====== Passage to read

And how effective are these technical verification methods? There is no global standard, right? So it's kind of relying on the goodwill of these companies to work.
That's absolutely right. And when you say effective, there are several ways you might think about effectiveness. One is, will that actually travel over the lifespan of a piece of content? So let's say the Financial Times is using a camera that actually has this signal. When you guys post that on Instagram and post that on LinkedIn and when I share it, will that travel and be technically resilient to manipulation or forgery?
That's one measure of effectiveness, but it's not the final one. The final one is what the end user understands, which is a much more complicated question. So how they label it, how they say, was this AI generated? That's really up for debate if those signals actually help users. So we're moving in the right direction, but they're not resilient to being removed or stripped out.
And second, users interpret them in many different ways. So for instance, Meta faced a ton of backlash when they started labelling content as 'Made with AI.' Ostensibly, they were doing what we said, right? They were adding context to content. But filmmakers, photographers were very angry that content that just used Photoshop or tweaked out a blemish was being labelled as 'Made with AI.' And that was perceived as punitive.
And what's the state of regulation? Are there any laws governing this at the moment?
In America, there's been a push towards deregulation. In the past, at the federal level, there was a lot of interest in adding transparency, and there were voluntary norms under the Biden administration that have now since been pushed back. California is really the regulatory trendsetter in the US for mandating this transparency. But there's also a suite of legislation on adjacent interventions for deep fakery, about what does it mean to control your likeness.

============
====== Dataset extract

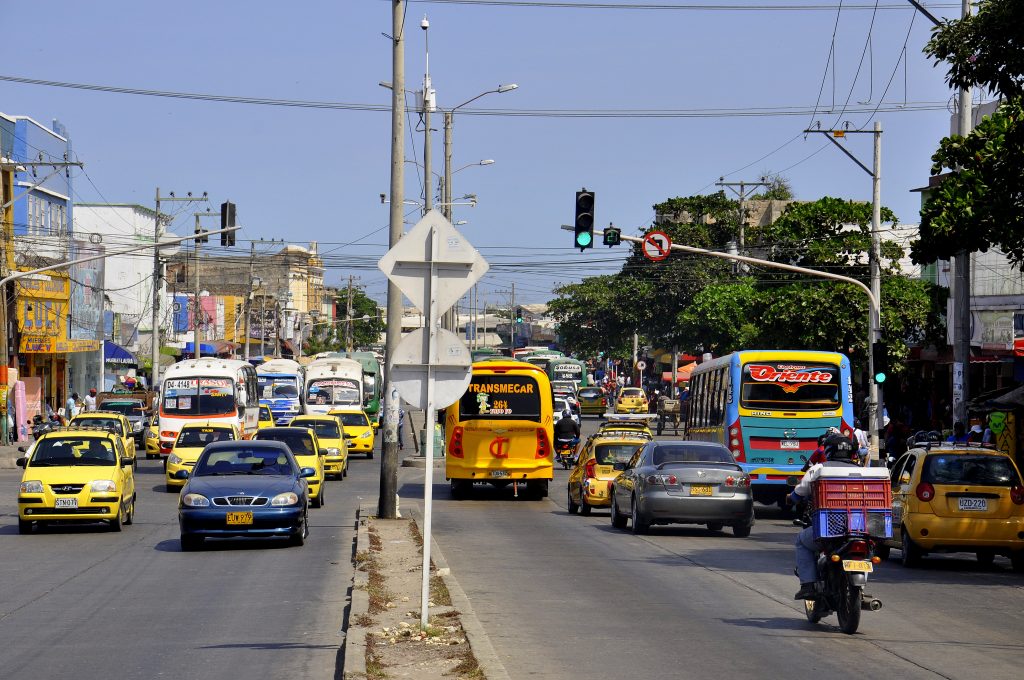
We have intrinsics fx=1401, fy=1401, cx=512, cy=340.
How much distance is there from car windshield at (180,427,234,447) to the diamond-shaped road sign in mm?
22473

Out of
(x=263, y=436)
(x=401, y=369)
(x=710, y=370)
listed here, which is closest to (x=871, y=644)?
(x=401, y=369)

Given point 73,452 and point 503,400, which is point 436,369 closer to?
point 73,452

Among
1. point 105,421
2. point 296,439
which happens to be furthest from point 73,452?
point 105,421

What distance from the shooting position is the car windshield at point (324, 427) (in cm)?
3819

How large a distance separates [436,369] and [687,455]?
1210 cm

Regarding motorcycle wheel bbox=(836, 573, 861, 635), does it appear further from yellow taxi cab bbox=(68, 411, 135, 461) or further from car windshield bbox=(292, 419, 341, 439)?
yellow taxi cab bbox=(68, 411, 135, 461)

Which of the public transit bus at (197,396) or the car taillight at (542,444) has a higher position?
the public transit bus at (197,396)

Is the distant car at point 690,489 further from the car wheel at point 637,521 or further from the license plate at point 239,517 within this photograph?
the license plate at point 239,517

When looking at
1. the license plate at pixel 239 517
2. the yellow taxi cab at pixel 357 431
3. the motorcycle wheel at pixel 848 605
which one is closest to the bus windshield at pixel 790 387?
the license plate at pixel 239 517

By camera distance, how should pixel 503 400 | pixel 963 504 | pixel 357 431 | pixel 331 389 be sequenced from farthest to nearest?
pixel 331 389 < pixel 357 431 < pixel 503 400 < pixel 963 504

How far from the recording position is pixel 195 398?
1647 inches

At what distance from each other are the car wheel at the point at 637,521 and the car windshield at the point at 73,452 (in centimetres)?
863

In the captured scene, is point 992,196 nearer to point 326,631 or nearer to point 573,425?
point 326,631

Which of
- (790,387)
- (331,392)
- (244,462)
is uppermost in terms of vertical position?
(790,387)
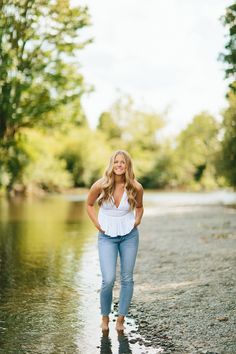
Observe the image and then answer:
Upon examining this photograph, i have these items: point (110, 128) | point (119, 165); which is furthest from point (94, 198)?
point (110, 128)

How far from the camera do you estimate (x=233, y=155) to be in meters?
36.3

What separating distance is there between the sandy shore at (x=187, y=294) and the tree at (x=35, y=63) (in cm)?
1081

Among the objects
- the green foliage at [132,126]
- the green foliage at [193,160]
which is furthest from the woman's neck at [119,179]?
the green foliage at [132,126]

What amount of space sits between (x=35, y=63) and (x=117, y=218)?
64.8 ft

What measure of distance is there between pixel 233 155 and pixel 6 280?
93.5 feet

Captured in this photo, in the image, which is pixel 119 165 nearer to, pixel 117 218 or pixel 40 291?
pixel 117 218

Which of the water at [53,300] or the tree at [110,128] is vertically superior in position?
the tree at [110,128]

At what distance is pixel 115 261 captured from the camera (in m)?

============

Problems and tasks:
1. According to the conversation about labeling AI-generated content, which state is the regulatory trendsetter in the US for mandating transparency?
2. Reproduce the conversation about labeling AI-generated content from "That's one measure" to "at the moment?".
3. Decide whether each statement agrees with the conversation about labeling AI-generated content, answering yes or no and quoting the words that settle it: (a) There is a global standard for technical verification methods. (b) Meta drew backlash for labeling content as 'Made with AI.' (c) The signals are resilient to being removed or stripped out.
The entries come from a different source than the conversation about labeling AI-generated content.

Exercise responses:
1. California

2.
That's one measure of effectiveness, but it's not the final one. The final one is what the end user understands, which is a much more complicated question. So how they label it, how they say, was this AI generated? That's really up for debate if those signals actually help users. So we're moving in the right direction, but they're not resilient to being removed or stripped out.
And second, users interpret them in many different ways. So for instance, Meta faced a ton of backlash when they started labelling content as 'Made with AI.' Ostensibly, they were doing what we said, right? They were adding context to content. But filmmakers, photographers were very angry that content that just used Photoshop or tweaked out a blemish was being labelled as 'Made with AI.' And that was perceived as punitive.
And what's the state of regulation? Are there any laws governing this at the moment?

3.
(a) No: "There is no global standard, right?" "That's absolutely right."
(b) Yes: "Meta faced a ton of backlash when they started labelling content as 'Made with AI.'"
(c) No: "they're not resilient to being removed or stripped out."